La présidente de la Cour des comptes n’est pas toute nouvelle à la tâche. Il y a une forme de continuité dans la mesure où elle était présidente de la Chambre des comptes depuis trois ans. Mais elle arrive à la tête de la Cour, avec de nouveaux pouvoirs et de nouveaux moyens. Elle a la redoutable mission de rendre visible et utile la Cour des comptes. Il est urgent qu’au-delà de sa nomination, la Cour des comptes se trouve rapidement un siège. La loi organique a fixé le siège à Porto-Novo et il faut pouvoir identifier les locaux et qu’il soit assez fonctionnel pour la mission attendue. Les anciens membres de la Chambre des comptes devraient être reversés à l’effectif de la nouvelle Cour des comptes. Aussi, la question de recrutement va se poser. Il y a un certain nombre de décrets à prendre qui touchent notamment à la carrière des magistrats ainsi que le vote d’un collectif budgétaire pour insérer les moyens dont pourrait avoir besoin la Cour des comptes pour le restant de l’année qui vient de commencer. On espère qu’elle pourra se mettre au travail pour le semestre qui vient et aider au vote de la loi du budget de l’Etat. La Chambre des comptes, depuis 1999, a peu ou prou contribué à l’apurement des comptes de l’Etat par les déclarations de conformité, les examens qu’elle fait pour permettre au gouvernement de solliciter l’adoption du budget. Et ce défi attend aussi la nouvelle Cour des comptes. Une Cour des comptes n’est pas qu’un père fouettard auprès des comptables publics mais elle tiendra désormais responsables ces comptables publics. Le public a besoin de savoir ce qui a été fait comme contrôle au sommet de l’Etat et ceux qui les gèrent ont aussi besoin d’accompagnement. Une Cour des comptes a en réalité une mission d’audit.
Il est aussi indispensable qu’une Cour des comptes s’organise pour penser à la question de l’archivage des documents. Non seulement, cela assure la possibilité d’avoir, à nouveau, accès aux documents à la suite des contrôles mais aussi de faire le meilleur suivi possible. Il faut aller vers la modernisation et l’utilisation des moyens informatiques. Ça fait partie des critères qui évaluent la bonne organisation d’une Cour des comptes. A tous les niveaux, la Cour des comptes doit nous donner l’image d’une institution avec des normes élevées de travail. D’ailleurs, on ne risque pas d’avoir suffisamment de conseillers et d’auditeurs pour le travail qui attend une Cour des comptes. A l’occasion, elle est appelée à s’appuyer sur des auditeurs externes ou sur l’audit privé, mais cela ne peut se faire qu’en référence à des normes spécifiques. La Cour des comptes doit être en mesure de garantir que le travail qu’elle fait faire pour rendre compte de la gestion de l’Etat réponde à des normes supérieures de contrôle.
Elle a besoin vraiment que le gouvernement l’accompagne et que l’Assemblée lui accorde les moyens pour que la démocratie aboutisse un tant soit peu à ce niveau de reddition de comptes. Le contrôle a été souvent le maillon faible de notre démocratie. C’est à travers l’installation d’une juridiction supérieure comme la Cour des comptes que notre pays pourra, enfin, commencer à se doter des moyens techniques et institutionnels appropriés à une véritable lutte contre la corruption. Le président de la République doit être félicité pour son courage à mettre en place une institution indépendante comme la Cour des comptes qui rassure les citoyens de ce qu’au sommet de l’Etat et dans les administrations publiques, il y ait une bonne gestion des finances publiques.

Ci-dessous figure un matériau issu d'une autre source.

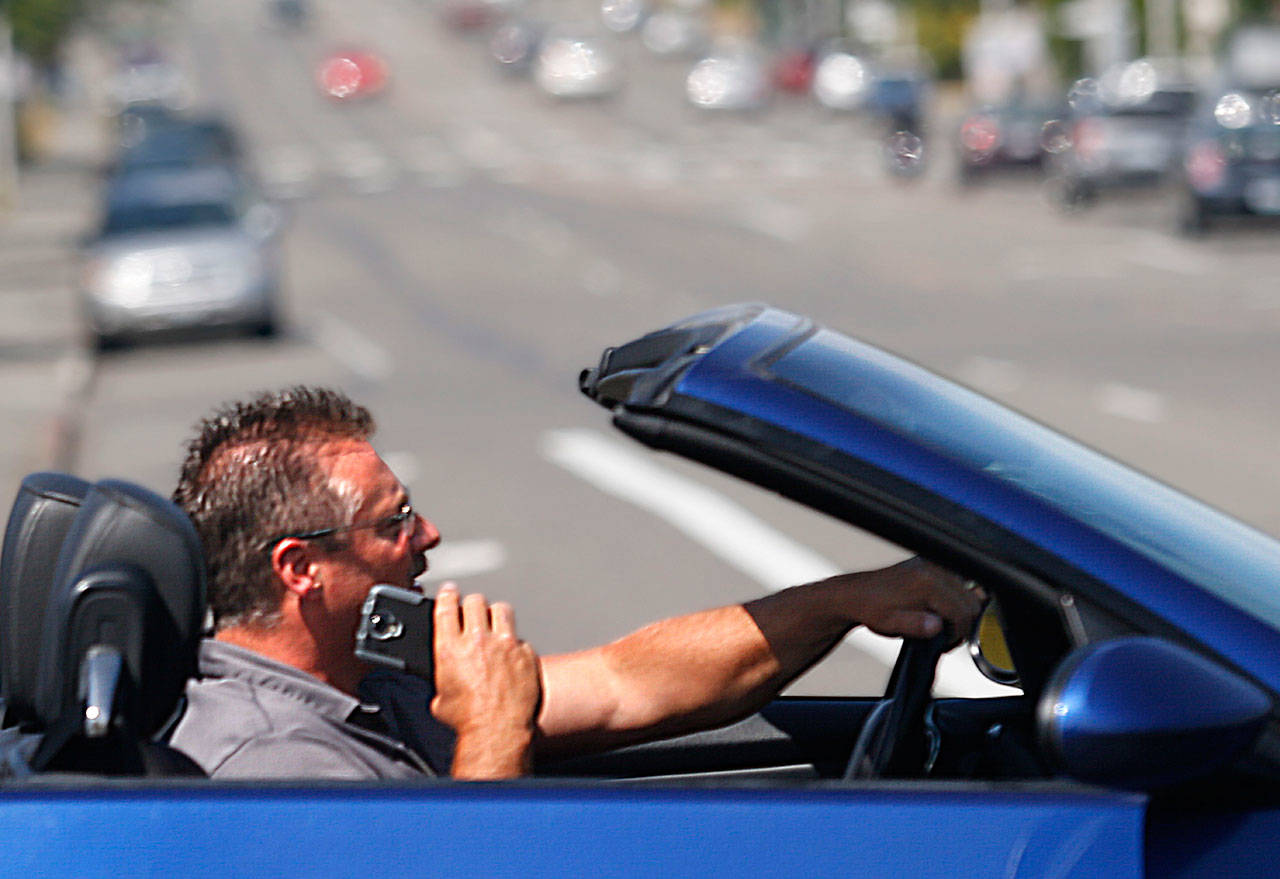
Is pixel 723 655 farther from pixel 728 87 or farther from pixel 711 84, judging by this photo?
pixel 711 84

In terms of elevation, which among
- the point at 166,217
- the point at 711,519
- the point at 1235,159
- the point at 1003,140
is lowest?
the point at 1003,140

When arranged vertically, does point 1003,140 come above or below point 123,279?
below

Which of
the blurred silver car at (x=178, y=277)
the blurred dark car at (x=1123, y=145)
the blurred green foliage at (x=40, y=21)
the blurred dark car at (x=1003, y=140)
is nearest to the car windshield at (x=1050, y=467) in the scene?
the blurred silver car at (x=178, y=277)

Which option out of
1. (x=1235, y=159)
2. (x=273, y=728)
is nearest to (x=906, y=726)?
(x=273, y=728)

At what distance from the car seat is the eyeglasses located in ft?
0.56

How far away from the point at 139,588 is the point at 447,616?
417 mm

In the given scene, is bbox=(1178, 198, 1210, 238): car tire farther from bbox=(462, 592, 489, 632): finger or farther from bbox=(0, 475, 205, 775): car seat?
bbox=(0, 475, 205, 775): car seat

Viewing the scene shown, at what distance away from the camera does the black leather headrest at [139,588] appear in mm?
2633

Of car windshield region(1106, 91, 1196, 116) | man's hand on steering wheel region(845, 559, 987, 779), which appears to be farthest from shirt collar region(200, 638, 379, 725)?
car windshield region(1106, 91, 1196, 116)

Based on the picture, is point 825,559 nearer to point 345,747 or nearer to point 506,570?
point 506,570

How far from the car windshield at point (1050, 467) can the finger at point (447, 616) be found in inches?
20.9

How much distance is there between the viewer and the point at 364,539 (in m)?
2.96

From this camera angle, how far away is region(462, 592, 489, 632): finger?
112 inches

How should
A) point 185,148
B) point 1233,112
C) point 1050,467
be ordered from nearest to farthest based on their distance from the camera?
1. point 1050,467
2. point 1233,112
3. point 185,148
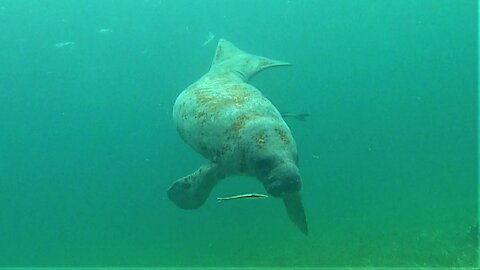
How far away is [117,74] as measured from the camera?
24953 millimetres

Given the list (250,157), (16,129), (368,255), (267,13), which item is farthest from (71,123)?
(250,157)

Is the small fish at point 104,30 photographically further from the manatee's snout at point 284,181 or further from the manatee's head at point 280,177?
the manatee's snout at point 284,181

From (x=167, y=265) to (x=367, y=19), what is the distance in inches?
1160

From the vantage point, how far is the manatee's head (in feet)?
16.3

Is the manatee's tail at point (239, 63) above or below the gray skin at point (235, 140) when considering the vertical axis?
below

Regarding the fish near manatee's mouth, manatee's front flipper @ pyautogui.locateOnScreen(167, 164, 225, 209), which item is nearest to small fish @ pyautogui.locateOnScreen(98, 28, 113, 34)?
manatee's front flipper @ pyautogui.locateOnScreen(167, 164, 225, 209)

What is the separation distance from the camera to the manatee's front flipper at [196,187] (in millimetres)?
6523

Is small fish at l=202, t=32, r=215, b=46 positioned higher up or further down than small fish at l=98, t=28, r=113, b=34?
higher up

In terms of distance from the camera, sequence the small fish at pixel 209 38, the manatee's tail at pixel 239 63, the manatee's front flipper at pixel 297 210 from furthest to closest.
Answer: the small fish at pixel 209 38, the manatee's tail at pixel 239 63, the manatee's front flipper at pixel 297 210

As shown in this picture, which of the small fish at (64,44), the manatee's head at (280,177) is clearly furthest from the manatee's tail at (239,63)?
the small fish at (64,44)

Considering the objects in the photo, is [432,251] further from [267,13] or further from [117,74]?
[267,13]

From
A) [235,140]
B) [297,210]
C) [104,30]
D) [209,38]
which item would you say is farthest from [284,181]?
[104,30]

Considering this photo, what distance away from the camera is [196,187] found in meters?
6.84

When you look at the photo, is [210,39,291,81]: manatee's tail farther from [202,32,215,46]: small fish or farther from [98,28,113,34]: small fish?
[98,28,113,34]: small fish
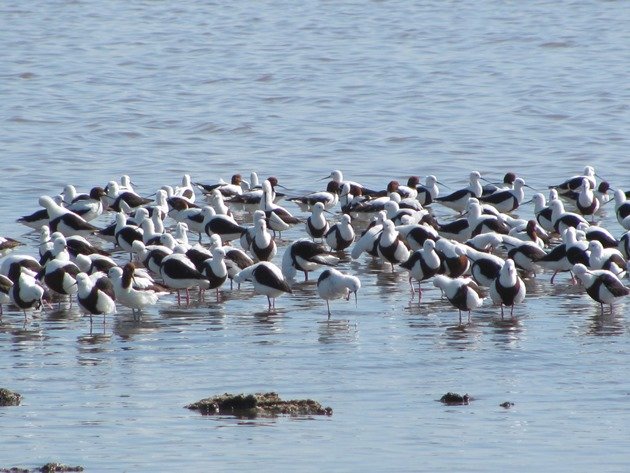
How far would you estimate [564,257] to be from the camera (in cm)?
1847

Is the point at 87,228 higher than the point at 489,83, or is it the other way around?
the point at 489,83

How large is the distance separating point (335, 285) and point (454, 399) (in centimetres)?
401

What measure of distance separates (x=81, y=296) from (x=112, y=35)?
115 ft

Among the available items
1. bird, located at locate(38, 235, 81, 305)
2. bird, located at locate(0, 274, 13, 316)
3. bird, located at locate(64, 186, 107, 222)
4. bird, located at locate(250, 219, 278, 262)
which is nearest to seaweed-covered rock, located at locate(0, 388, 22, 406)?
Result: bird, located at locate(0, 274, 13, 316)

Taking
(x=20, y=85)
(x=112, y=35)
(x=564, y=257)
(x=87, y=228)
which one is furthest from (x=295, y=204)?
(x=112, y=35)

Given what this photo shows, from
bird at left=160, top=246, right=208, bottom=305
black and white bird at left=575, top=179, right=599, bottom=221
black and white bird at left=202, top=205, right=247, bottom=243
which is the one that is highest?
black and white bird at left=575, top=179, right=599, bottom=221

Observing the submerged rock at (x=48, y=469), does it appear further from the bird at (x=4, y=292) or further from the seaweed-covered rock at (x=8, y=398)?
the bird at (x=4, y=292)

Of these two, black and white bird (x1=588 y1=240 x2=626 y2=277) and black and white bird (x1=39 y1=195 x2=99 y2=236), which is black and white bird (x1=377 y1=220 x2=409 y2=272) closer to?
black and white bird (x1=588 y1=240 x2=626 y2=277)

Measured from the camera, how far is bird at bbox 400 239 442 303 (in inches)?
698

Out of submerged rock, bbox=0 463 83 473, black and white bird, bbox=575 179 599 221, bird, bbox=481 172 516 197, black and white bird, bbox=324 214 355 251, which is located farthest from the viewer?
bird, bbox=481 172 516 197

N’y a-t-il pas une sorte de concurrence entre la Cour des comptes et la Cour de répression des infractions économique et du terrorisme (Criet)?

La Cour de répression des infractions économiques et du terrorisme (Criet) n’est pas en concurrence avec la Cour des comptes. Elle n’est pas explicitement prévue par la Constitution comme une institution judiciaire, mais elle relève de l’organisation judiciaire en vigueur au Bénin et est instituée par une loi.
C’est une juridiction spéciale et non un tribunal ordinaire et elle prélève son personnel sur les tribunaux ordinaires. La Criet connaît des infractions alors que la Cour des comptes contrôle, fait l’audit, relève les dysfonctionnements et a l’obligation de dénonciation. Pendant les contrôles, la Cour des comptes peut tomber sur des situations de détournement. Il va sans dire que les conseillers de la Cour ont l’obligation de dénoncer ces situations et d’aller vers la demande de sanction. La Cour des comptes prononce quelques sanctions pécuniaires mais transfère aux autres Cours de l’ordre judiciaire ce qui est d’ordre pénal et, selon le cas, cela peut être orienté vers la Criet.
Qui a qualité pour saisir la Cour des comptes ?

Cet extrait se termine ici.